2. Whether there was a transfer of asset under the development agreement.
3. Validity of reopening the assessment under section 147 of the Income Tax Act.
4. Applicability of the decision in the case of M/s. Kohinoor Hatcheries Pvt. Ltd. to the present case.

Detailed Analysis:

1. Whether the Impugned Lands are Capital Assets
The Revenue contended that the lands in question were capital assets. The CIT(A) held that the lands were agricultural and not capital assets based on the decision of the Hon'ble Jurisdictional High Court in W.P.No. 2148/2015 concerning M/s. Kohinoor Hatcheries Pvt. Ltd. The High Court had previously determined that the lands were agricultural, and this finding was upheld by the CIT(A). The Tribunal agreed with the CIT(A), noting that the lands were beyond 40 km from the Municipal Corporation and had been used for agricultural purposes, thus not qualifying as capital assets under Section 2(14) of the Act.

2. Whether There Was a Transfer of Asset Under the Development Agreement
The Assessing Officer (AO) argued that the development agreement constituted a transfer of capital asset, thereby attracting capital gains tax. The CIT(A) and the Tribunal found that the possession of the land had not been handed over to the developer, and no developmental activities had been carried out due to a slump in the real estate market. The Tribunal emphasized that merely entering into a development agreement does not constitute a transfer unless possession is handed over and developmental activities commence. The Tribunal relied on various case laws, including the decision of the Hyderabad Bench in ACIT Vs. R. Srinivasa Rao, which held that without the developer performing its part of the contract, there cannot be a transfer under Section 2(47)(v) read with Section 53A of the Transfer of Property Act.
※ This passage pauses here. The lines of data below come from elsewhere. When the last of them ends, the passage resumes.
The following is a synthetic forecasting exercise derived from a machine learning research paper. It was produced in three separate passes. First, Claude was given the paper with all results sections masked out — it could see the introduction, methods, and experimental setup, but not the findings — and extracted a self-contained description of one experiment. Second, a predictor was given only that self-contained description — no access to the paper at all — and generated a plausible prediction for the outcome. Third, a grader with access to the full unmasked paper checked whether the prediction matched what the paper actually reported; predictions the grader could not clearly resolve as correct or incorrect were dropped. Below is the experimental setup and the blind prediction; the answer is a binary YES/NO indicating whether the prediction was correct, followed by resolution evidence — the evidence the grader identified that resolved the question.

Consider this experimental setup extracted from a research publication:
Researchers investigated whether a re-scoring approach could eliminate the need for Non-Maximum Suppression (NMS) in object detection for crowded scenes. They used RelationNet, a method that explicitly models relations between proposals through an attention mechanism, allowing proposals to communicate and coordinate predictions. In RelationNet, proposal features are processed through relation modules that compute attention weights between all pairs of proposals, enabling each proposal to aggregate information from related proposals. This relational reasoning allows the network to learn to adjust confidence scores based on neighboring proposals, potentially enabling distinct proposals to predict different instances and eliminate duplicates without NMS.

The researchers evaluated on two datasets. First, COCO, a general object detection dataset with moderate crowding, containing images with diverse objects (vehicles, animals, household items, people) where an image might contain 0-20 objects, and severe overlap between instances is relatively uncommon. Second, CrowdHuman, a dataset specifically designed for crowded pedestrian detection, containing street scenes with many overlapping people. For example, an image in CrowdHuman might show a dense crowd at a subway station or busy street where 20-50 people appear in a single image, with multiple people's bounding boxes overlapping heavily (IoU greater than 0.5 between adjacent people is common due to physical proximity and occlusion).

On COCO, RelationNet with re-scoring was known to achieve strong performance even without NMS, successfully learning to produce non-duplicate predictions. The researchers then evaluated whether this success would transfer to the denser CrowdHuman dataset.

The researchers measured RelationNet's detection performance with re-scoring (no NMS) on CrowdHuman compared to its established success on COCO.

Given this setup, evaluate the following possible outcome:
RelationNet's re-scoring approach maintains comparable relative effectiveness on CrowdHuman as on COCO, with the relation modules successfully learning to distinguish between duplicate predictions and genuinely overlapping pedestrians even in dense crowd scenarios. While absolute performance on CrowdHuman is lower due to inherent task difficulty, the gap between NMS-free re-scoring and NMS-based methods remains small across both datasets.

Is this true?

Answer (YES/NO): NO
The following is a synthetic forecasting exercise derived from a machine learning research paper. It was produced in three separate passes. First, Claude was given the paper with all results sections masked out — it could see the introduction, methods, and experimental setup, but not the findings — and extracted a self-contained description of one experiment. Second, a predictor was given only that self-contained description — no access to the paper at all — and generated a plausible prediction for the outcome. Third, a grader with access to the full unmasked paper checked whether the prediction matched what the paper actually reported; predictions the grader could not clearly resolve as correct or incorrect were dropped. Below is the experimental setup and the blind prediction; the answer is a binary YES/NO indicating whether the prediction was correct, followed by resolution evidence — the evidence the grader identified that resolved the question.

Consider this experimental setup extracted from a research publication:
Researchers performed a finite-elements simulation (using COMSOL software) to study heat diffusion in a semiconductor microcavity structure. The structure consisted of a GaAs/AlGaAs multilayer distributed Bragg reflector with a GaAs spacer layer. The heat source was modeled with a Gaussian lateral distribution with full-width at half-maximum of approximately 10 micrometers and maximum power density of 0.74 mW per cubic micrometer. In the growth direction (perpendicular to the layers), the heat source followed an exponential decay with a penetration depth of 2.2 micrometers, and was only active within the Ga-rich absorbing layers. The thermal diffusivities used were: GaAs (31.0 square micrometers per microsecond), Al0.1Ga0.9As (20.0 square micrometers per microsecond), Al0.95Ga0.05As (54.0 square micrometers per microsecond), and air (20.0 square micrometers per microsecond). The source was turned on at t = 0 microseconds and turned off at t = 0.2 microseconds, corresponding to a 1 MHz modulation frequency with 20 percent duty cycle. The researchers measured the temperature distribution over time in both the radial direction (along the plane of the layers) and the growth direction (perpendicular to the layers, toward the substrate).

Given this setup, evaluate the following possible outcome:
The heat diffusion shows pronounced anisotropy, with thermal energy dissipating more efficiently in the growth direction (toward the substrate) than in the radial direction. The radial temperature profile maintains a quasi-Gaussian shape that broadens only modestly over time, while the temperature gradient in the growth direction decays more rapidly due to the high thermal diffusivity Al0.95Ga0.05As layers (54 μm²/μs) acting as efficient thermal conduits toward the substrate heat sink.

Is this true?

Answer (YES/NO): YES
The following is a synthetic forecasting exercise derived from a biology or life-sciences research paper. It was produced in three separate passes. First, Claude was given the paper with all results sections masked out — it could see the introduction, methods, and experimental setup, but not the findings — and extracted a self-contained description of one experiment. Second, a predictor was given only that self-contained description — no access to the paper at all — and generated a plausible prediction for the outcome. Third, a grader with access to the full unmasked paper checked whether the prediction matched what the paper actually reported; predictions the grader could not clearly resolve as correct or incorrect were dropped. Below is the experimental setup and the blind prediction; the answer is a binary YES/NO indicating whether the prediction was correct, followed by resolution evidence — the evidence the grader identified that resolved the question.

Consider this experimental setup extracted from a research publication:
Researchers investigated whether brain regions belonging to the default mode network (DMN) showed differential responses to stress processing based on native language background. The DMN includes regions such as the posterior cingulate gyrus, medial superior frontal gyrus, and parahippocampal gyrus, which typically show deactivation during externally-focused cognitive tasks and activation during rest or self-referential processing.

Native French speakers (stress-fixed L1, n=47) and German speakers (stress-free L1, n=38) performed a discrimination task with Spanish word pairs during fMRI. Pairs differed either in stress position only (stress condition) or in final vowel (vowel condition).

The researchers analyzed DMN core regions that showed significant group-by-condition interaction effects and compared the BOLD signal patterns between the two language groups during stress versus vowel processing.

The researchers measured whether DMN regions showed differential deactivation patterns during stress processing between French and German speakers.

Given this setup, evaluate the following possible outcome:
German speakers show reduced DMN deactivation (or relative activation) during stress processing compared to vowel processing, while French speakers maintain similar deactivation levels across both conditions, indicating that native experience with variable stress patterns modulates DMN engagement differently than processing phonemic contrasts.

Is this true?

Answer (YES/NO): NO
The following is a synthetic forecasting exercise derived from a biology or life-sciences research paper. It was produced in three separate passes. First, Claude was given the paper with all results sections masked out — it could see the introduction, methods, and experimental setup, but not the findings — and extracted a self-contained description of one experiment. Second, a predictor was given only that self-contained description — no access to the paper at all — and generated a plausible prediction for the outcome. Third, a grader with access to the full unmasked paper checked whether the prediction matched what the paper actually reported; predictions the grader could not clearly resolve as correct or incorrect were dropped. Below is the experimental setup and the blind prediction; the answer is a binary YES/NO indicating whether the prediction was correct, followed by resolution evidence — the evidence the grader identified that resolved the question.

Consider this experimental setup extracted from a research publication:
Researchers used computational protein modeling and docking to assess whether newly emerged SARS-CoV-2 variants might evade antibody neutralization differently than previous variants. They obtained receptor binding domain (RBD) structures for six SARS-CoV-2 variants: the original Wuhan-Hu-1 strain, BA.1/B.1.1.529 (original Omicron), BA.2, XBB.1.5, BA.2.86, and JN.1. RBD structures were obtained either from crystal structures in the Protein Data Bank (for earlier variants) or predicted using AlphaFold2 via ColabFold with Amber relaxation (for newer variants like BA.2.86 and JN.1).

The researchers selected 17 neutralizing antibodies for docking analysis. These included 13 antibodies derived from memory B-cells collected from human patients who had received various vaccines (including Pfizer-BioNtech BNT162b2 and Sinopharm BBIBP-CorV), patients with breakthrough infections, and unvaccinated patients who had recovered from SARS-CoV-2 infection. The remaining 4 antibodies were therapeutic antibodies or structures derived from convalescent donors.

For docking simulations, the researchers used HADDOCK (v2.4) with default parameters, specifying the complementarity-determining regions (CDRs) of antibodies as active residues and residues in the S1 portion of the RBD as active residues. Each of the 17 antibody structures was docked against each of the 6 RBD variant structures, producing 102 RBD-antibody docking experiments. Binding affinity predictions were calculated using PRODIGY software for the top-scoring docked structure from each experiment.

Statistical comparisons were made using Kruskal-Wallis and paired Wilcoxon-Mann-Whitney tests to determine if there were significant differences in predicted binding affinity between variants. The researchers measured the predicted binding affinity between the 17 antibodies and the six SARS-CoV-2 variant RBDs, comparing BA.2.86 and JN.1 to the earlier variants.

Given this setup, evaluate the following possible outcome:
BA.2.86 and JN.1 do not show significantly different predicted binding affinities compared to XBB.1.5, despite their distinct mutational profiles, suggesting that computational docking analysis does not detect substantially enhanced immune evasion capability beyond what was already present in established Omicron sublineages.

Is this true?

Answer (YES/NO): YES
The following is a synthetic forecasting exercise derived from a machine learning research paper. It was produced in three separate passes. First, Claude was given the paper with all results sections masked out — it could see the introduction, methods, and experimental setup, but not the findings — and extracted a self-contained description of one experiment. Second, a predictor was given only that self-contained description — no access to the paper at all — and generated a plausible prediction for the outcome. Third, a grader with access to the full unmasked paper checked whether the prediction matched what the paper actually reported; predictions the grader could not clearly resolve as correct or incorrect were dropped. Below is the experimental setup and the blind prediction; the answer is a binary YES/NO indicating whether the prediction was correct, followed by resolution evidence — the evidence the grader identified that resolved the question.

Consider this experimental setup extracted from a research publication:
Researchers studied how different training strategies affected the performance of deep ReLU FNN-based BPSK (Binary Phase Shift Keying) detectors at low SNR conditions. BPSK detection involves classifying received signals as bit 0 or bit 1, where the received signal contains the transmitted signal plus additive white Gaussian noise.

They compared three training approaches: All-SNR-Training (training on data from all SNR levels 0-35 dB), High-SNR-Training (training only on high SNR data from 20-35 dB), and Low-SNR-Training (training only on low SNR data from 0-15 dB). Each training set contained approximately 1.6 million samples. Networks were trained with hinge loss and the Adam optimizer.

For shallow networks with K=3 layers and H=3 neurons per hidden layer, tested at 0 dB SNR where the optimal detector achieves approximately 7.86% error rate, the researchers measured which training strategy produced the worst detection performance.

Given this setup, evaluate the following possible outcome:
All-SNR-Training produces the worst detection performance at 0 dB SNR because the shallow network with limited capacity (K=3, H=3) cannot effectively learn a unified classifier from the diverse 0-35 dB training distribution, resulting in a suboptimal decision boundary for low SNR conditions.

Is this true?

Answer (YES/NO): NO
3. Validity of Reopening the Assessment Under Section 147
The AO reopened the assessment on the grounds that income chargeable to tax had escaped assessment. The CIT(A) upheld the reopening, stating that the AO had tangible material to believe that income had escaped assessment. The Tribunal affirmed this view, noting that the reopening was valid as the AO had discovered new information during the assessment proceedings of M/s. Kohinoor Hatcheries Pvt. Ltd.

4. Applicability of the Decision in the Case of M/s. Kohinoor Hatcheries Pvt. Ltd. to the Present Case
The Revenue argued that the CIT(A) erred in applying the decision of the Hon'ble High Court in the case of M/s. Kohinoor Hatcheries Pvt. Ltd. The Tribunal found that the CIT(A) correctly applied the decision, as the facts of the present case were similar. The Tribunal noted that the High Court had already determined the nature of the land as agricultural, which was relevant to the present case.

Conclusion:
The Tribunal dismissed the appeals filed by the Revenue and upheld the CIT(A)'s order, concluding that the lands in question were not capital assets and that no transfer of asset had occurred under the development agreement. The reopening of the assessment under Section 147 was deemed valid, and the decision in the case of M/s. Kohinoor Hatcheries Pvt. Ltd. was found applicable to the present case. The cross-objection filed by the assessee was also dismissed as it was merely supportive of the CIT(A)'s order.